- _PAGE EXCERPT_
-----

This kind of gatekeeping and elitism is bad for Lemmy and for FOSS.
It makes this community a less welcoming place and leaves new folks with a bad first impression. Much better to be welcoming and let people learn/see the benefits of FOSS at their own pace.
I’d given up on lemmy because every so I had tried was unfinished and unpolished. I tried sync and finally felt like the user experience wasn’t getting in the way of content.
I’d love to support foss, if a genuinely comparable experience existed.
I’m glad to say that sync has revived my interest in lemmy.
You should check out Thunder, even if you gave it a try at some point - it’s super polished and it’s gotten even better week after week. In my opinion it has the best compact mode of all the lemmy clients, as long as you don’t mind swipe actions!
I was using Thunder last week until Sync’s open beta got approved and the User Experience and the interface of Thunder is nowhere near Sync. It’s a night and day difference, and a difference that would have made me use Lemmy less and less.
Not OP, but I’ve tried thunder. It’s OK. Sync is light years above all other clients I’ve tried. (same with reddit as well) swipe actions? Sync is the king of swipe actions.
IMO FOSS has really great offerings when it comes to libraries or other highly technical code.
But something about either the community or incentive structure results in sub-par UI/UX. Obviously not a rule, but definitely a trend I’ve noticed.
Don’t forget the community’s reaction to comments like yours, why down vote him if he’s stating the obvious? FOSS projects often focus so much on technical features because everyone wants to flex their code-fu, but nobody gives enough time to UI/UX. Just look at pretty much every Lemmy web frontend, fugly webpages with early 2000s look-and-feel, usually slow and/or buggy, and with little to no user feedback.
I’ve seen it for years and years now, and I can only conclude that it’s down to the kinds of people who are attracted by these kinds of projects.

-----

- _SUPPLIED DATA_
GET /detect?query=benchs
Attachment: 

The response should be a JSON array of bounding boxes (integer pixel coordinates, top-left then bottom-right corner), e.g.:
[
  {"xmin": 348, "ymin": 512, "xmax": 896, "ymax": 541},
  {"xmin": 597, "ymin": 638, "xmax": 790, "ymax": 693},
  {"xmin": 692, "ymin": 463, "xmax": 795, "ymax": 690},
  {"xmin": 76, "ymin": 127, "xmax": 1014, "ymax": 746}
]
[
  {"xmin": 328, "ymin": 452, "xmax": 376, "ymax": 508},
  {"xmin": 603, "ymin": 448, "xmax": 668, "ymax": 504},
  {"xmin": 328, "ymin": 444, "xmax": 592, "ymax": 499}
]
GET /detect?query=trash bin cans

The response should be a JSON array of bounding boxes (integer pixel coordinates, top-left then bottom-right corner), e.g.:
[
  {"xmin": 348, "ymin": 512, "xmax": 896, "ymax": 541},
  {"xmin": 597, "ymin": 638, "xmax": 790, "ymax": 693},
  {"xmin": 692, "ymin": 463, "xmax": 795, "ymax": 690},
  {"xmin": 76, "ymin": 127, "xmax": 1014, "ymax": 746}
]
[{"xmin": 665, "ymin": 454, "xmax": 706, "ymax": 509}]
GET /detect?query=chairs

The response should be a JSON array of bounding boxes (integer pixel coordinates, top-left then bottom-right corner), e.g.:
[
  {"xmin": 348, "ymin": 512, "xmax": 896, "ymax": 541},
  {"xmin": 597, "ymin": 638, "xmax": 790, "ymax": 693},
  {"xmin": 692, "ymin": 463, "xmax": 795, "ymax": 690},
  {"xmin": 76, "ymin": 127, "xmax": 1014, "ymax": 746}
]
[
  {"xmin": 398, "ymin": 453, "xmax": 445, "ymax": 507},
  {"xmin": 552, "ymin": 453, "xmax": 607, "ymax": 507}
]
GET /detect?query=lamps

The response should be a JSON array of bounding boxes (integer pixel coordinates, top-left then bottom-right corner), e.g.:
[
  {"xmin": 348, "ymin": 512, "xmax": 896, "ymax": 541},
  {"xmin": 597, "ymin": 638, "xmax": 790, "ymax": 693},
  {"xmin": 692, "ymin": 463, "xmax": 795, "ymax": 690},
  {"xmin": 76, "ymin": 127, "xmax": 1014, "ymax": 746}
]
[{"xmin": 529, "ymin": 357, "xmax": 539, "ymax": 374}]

-----

- _SET TASK A_
Express the entries as a numbered list, starting with the line that contains "GET /detect?query=chairs" and going on through the last line of the entries, with blank lines omitted.
- _SET TASK B_
Continue the discussion of Lemmy clients and the user experience of FOSS projects from the point where it stops.

- _FINAL RESULT A_
1. GET /detect?query=chairs
2. The response should be a JSON array of bounding boxes (integer pixel coordinates, top-left then bottom-right corner), e.g.:
3. [
4.   {"xmin": 348, "ymin": 512, "xmax": 896, "ymax": 541},
5.   {"xmin": 597, "ymin": 638, "xmax": 790, "ymax": 693},
6.   {"xmin": 692, "ymin": 463, "xmax": 795, "ymax": 690},
7.   {"xmin": 76, "ymin": 127, "xmax": 1014, "ymax": 746}
8. ]
9. [
10.   {"xmin": 398, "ymin": 453, "xmax": 445, "ymax": 507},
11.   {"xmin": 552, "ymin": 453, "xmax": 607, "ymax": 507}
12. ]
13. GET /detect?query=lamps
14. The response should be a JSON array of bounding boxes (integer pixel coordinates, top-left then bottom-right corner), e.g.:
15. [
16.   {"xmin": 348, "ymin": 512, "xmax": 896, "ymax": 541},
17.   {"xmin": 597, "ymin": 638, "xmax": 790, "ymax": 693},
18.   {"xmin": 692, "ymin": 463, "xmax": 795, "ymax": 690},
19.   {"xmin": 76, "ymin": 127, "xmax": 1014, "ymax": 746}
20. ]
21. [{"xmin": 529, "ymin": 357, "xmax": 539, "ymax": 374}]

- _FINAL RESULT B_
They’re tech literate at a professional level by necessity in order to engage with these things at an early time in their development, and this seems to drive a mentality that makes UX design kind of an afterthought, since they already know how to do the things they want the software to do, and they’re not focused on how less tech literate users will handle it.
Then you add in the small minority of gatekeepers that wind up in every community, who feel that a larger, more generalized userbase would be invading their niche community, and you end up with stuff like the Linux forums where asking a simple question would get you a series of remarks that essentially boil down to “go fuck yourself, you should know how to do it already.”
I feel like the people concerned with UI/UX come into these kinds of projects later on after they’ve matured a little, rather than right from start, and this causes resistance to their changes because the userbase is already entrenched in the current UX, especially from the gatekeeper folk in the community who see a higher tech literacy threshold as a good thing.
FOSS doesn’t need your support. You misunderstand the relationship. FOSS is looking out for you.
It’s been one year of this conversation, but I just found it now.
Sync has also made me use Lemmy more often, but I was still missing a good web environment until recently when I started using photon. It is the best web experience I had using Lemmy and now I’m using as a progressive web app.
Photon repository here! Give it a star or start contributing to it.
This is why I unsubscribed from the Android community. I love Android, I use nothing but Linux at home and really appreciate open source software.
But the FOSS…enthusiasm is starting to border on zealotry. It’s getting really unpleasant.
I use Linux as my daily driver, yet I 100% believe Linux is overrated. It’s great if you’re willing to put in the work to get it working well, or maybe if you have someone else to do all your tech support for you, but it’s just not a good option for the majority of people.
I hate when people keep trying to push it on Windows users, especially when they go on about how “easy” it is. It’s not. And doing that will get people to try it out with high expectations and then get disappointed when they try it out and that’s not the case.
I love Linux. I love the flexibility it gives me and I enjoy tinkering when I feel like it and having something rock solid and reliable when I don’t. I don’t game on the PC, so this works out great for me. However, my use case isn’t everyone else’s, and part of the idea of giving people freedom to use their computer the way they want is accepting that sometimes they want to use their computer in a way that you don’t like.
Maybe that means using a proprietary operating system. Maybe it means using a search engine that you don’t like. But that is what works for them, and sometimes I think the open source people operate on the fallacy of “there’s two types of people, those who use FOSS and those who haven’t found FOSS yet”, and it’s just so obnoxious.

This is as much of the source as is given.